=== Passage ===

— Start —

How to Talk to Children about School Shootings

When I was young, school was my safe place. It was filled with learning and fun. I never worried about  someone with a gun, whether it was a student, parent or former employee, inflicting harm or killing anyone. My main concern was getting good grades and going to college not whether I lived or not. Now, it seems that nowhere is safe from a mass shooting. They happen in movie theaters, malls, churches and schools. 

The latest one happened February 14, in Broward County, Florida. Seventeen students and faculty were killed and 16 injured or wounded at Majorie Stoneman Douglas High School. The shooter was a disgruntled student who got expelled. It is the second worst school shooting in U.S. history. Sandy Hook being the first. 

How do we as parents address this with our children? Especially those who are in elementary school? I have a 7-year-old daughter and a 3-year-old son who both attend public schools. It is a fear I have every day. I don’t want them to be anxious or afraid to leave our home. I don’t want to be either. When I was pregnant with my firstborn child, seven years ago, I never thought I would have to discuss things like this with her.

Here is how I talk with my 7-year-old about school shootings. 

  1. I am honest with her on her age level. I tell her there are bad people in this world who set out to harm others. Sometimes innocent people are hurt or killed. That we can only do the best we can to make the world a better place by being a friend to others. I comfort her and validate her feelings. I answer her questions the best I can. If I don’t have an answer, I tell her. I let her know I’m concerned too and it is scary that this could happen to anyone, anywhere. I let her know it is okay to be scared.   I emphasize that even though bad things can happen, we can live our lives and be happy.

— End —

=== Aim A ===
Rewrite the listing from the line containing "Examining the image, which" through the end of the listing, changing "transparent wing" to "clear wing" and leaving everything else unchanged.

=== Material provided ===
— Start —

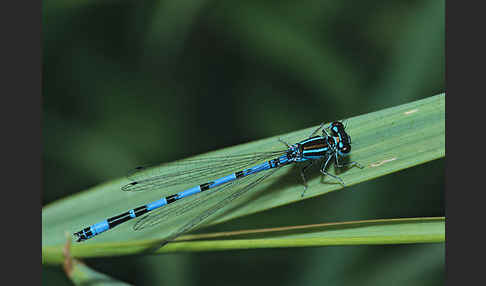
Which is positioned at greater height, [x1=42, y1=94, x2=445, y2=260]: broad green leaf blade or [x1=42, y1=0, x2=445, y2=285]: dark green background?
[x1=42, y1=0, x2=445, y2=285]: dark green background

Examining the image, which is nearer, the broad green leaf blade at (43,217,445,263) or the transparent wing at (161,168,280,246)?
the broad green leaf blade at (43,217,445,263)

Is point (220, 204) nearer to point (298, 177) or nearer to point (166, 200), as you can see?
point (166, 200)

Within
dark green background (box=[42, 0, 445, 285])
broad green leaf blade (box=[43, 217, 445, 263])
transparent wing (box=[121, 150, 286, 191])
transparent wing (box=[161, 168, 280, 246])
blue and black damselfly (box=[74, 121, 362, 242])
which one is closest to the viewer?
broad green leaf blade (box=[43, 217, 445, 263])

— End —

=== Aim B ===
Please write out the entire passage on talking to children about school shootings, word for word.

=== Written response A ===
Examining the image, which is nearer, the broad green leaf blade at (43,217,445,263) or the clear wing at (161,168,280,246)?
the broad green leaf blade at (43,217,445,263)

Is point (220, 204) nearer to point (298, 177) or nearer to point (166, 200), as you can see?
point (166, 200)

Within
dark green background (box=[42, 0, 445, 285])
broad green leaf blade (box=[43, 217, 445, 263])
clear wing (box=[121, 150, 286, 191])
clear wing (box=[161, 168, 280, 246])
blue and black damselfly (box=[74, 121, 362, 242])
which one is closest to the viewer?
broad green leaf blade (box=[43, 217, 445, 263])

=== Written response B ===
How to Talk to Children about School Shootings

When I was young, school was my safe place. It was filled with learning and fun. I never worried about  someone with a gun, whether it was a student, parent or former employee, inflicting harm or killing anyone. My main concern was getting good grades and going to college not whether I lived or not. Now, it seems that nowhere is safe from a mass shooting. They happen in movie theaters, malls, churches and schools. 

The latest one happened February 14, in Broward County, Florida. Seventeen students and faculty were killed and 16 injured or wounded at Majorie Stoneman Douglas High School. The shooter was a disgruntled student who got expelled. It is the second worst school shooting in U.S. history. Sandy Hook being the first. 

How do we as parents address this with our children? Especially those who are in elementary school? I have a 7-year-old daughter and a 3-year-old son who both attend public schools. It is a fear I have every day. I don’t want them to be anxious or afraid to leave our home. I don’t want to be either. When I was pregnant with my firstborn child, seven years ago, I never thought I would have to discuss things like this with her.

Here is how I talk with my 7-year-old about school shootings. 

  1. I am honest with her on her age level. I tell her there are bad people in this world who set out to harm others. Sometimes innocent people are hurt or killed. That we can only do the best we can to make the world a better place by being a friend to others. I comfort her and validate her feelings. I answer her questions the best I can. If I don’t have an answer, I tell her. I let her know I’m concerned too and it is scary that this could happen to anyone, anywhere. I let her know it is okay to be scared.   I emphasize that even though bad things can happen, we can live our lives and be happy.